• WHAT TO DO:
1. Answer these questions about the Under Armour company background, one per line.
(a) In what year was Under Armour founded?
(b) Which movie was being filmed in Baltimore in 1998?
(c) What did the employees agree to give up so the company could buy a magazine ad?
2. Decide whether each statement agrees with the Under Armour company background, and quote the words that settle it.
(a) Plank first sold his shirts to the basketball teams at the University of Maryland.
(b) Under Armour shirts were seen in the movie itself.
(c) Plank had about fifty employees when the company bought the magazine ad.
3. Resume the Under Armour company background after its final sentence.
____ PAGE EXCERPT
Please provide the summary and recommendations for the Case Study: “Under Armour entered the basketball shoe market”. I am not able to add the whole case study here please check it on the google.

Company Background
Under Armour (UA) was founded in 1996 by Kevin Plank, a former Maryland football player,
who began by selling compression clothing that could “wick” sweat away from the body to
college sports teams out of the trunk of his car. Plank was a football player at the University of
Maryland, and hated wearing cotton shirts to practice in the hot, humid Maryland climate.
Knowing that he would never be an NFL player, Plank devoted his efforts to starting a company
that could make a product that would be an improvement over cotton, in that it would not absorb
sweat and be much more functional and comfortable to wear. Once made, he started selling the
shirts to the lacrosse and football teams at the University of Maryland out of the trunk of his car.
In 1998, the football oriented movie “Any Given Sunday” was being filmed in Baltimore
where Under Armour is based. The producers of the movie were looking for a product that would
represent the athletic nature of the movie and be comfortable to wear during filming. Under
Armour agreed to provide products, and UA shirts were used throughout the filming and
appeared in the movie itself, resulting in national exposure for the brand. At about the same time,
ESPN was initiating a sports magazine and looking for advertisers. Plank called in his dozen or so
employees at the time, and said if they would agree to skip one pay check, UA could purchase a
full page ad in the new magazine, which they all agreed to do. The product placement and ESPN
The Magazine ad led to a dramatic increase in website traffic and sales, and helped jump start the
nascent company.
________
____ RAW DATA
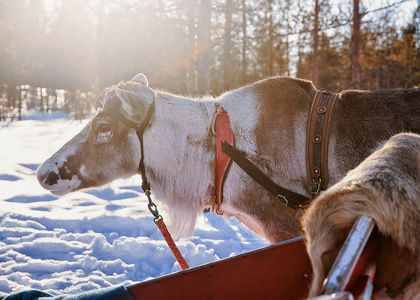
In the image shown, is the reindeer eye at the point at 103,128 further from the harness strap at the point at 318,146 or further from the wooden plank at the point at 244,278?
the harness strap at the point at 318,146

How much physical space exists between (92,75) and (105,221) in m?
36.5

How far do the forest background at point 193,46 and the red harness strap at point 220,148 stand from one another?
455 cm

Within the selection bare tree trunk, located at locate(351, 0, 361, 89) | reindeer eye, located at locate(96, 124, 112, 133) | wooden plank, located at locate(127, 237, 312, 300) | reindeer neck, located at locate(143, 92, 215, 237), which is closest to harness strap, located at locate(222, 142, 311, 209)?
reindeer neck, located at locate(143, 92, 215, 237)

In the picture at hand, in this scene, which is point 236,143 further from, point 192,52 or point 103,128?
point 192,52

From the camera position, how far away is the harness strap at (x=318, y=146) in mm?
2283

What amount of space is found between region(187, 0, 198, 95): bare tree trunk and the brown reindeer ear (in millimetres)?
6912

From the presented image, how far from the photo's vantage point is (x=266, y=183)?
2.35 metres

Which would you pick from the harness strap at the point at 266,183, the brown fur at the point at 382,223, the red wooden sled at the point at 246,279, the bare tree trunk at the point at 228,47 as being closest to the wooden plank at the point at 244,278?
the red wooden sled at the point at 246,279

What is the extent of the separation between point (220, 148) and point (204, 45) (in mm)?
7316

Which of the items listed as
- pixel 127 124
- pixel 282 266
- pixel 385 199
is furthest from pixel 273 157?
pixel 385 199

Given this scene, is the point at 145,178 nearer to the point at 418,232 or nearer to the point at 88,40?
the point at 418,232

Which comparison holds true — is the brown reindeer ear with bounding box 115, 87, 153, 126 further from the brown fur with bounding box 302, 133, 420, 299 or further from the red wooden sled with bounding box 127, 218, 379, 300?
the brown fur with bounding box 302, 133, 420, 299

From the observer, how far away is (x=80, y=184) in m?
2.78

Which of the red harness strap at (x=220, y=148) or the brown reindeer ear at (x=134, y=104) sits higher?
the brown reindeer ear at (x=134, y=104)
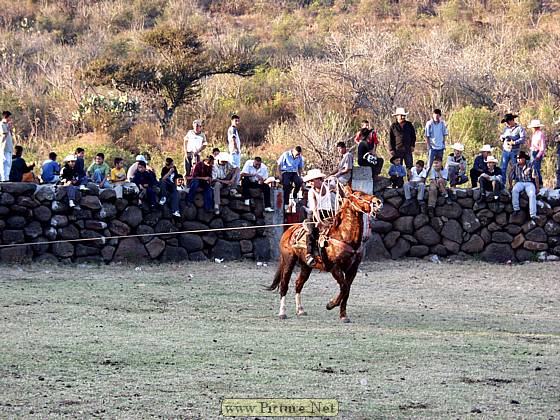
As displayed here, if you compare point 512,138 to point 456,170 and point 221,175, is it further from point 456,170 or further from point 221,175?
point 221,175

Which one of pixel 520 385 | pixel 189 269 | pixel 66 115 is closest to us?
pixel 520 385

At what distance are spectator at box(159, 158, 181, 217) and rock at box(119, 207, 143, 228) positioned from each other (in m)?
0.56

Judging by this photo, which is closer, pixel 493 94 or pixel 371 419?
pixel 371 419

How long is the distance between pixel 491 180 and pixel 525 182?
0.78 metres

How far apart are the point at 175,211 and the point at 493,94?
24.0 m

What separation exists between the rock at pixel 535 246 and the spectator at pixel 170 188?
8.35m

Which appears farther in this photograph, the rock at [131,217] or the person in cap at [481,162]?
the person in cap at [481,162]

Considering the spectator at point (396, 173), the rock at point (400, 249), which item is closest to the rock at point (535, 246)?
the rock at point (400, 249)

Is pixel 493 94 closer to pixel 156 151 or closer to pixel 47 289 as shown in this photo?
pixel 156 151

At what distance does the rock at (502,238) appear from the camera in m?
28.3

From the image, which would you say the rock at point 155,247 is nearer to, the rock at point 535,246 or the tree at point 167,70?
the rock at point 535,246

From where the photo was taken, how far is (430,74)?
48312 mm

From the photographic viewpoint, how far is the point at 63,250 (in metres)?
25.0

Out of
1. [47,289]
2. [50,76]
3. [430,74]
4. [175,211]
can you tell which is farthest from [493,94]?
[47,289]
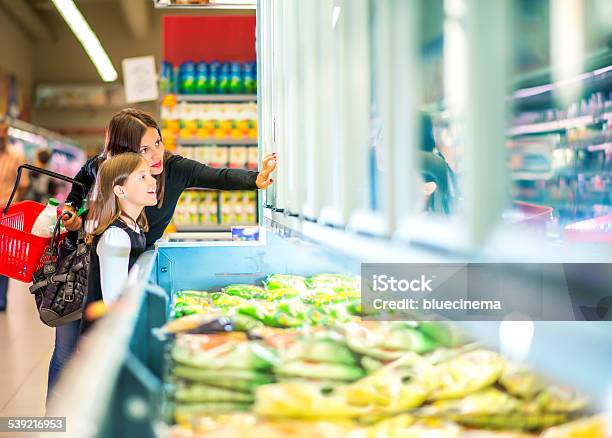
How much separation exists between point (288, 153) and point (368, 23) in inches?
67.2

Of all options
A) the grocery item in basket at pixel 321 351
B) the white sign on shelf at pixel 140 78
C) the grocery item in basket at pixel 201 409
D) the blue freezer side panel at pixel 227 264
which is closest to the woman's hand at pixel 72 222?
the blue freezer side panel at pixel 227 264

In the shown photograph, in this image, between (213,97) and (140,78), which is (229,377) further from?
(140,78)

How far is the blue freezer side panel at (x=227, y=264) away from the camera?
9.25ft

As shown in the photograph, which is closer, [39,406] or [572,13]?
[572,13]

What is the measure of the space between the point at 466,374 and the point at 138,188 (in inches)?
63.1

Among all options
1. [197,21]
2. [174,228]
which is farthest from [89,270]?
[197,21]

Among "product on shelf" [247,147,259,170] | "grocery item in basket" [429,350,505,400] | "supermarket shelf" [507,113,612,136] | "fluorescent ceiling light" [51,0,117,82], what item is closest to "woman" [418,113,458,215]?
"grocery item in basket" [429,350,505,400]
________
• RESPONSES IN ORDER:
1.
(a) 1996
(b) "Any Given Sunday"
(c) One pay check

2.
(a) No: "he started selling the shirts to the lacrosse and football teams at the University of Maryland"
(b) Yes: "UA shirts were used throughout the filming and appeared in the movie itself"
(c) No: "Plank called in his dozen or so employees at the time"

3.
A similar situation arose in 2003. This time it was sports cable giant ESPN who came
calling, asking UA to be part of their new HBO series about football players called “Playmakers.”
ESPN thought that since everyone in locker rooms seemed to be wearing Under Armour, it would
be more realistic if the players in the movie were shown in UA clothing. At about this same time,
the original “We Must Protect This House” commercial featuring “Big E” (Eric Ogbogu), an NFL
football player, was released. The combination of the product placement in the series and the
commercial again led to yet another major gain in sales. Perhaps even more importantly, the
commercial immediately became immensely popular. Fans began holding up signs saying “We
must protect this house” at college and NFL football games and the tagline would be shown on
scoreboards during critical parts of games as a crowd prompt. David Letterman talked about the
commercials on his late night television show, and mentions by Oprah Winfrey led to the line
becoming part of the American lexicon. UA was off and running.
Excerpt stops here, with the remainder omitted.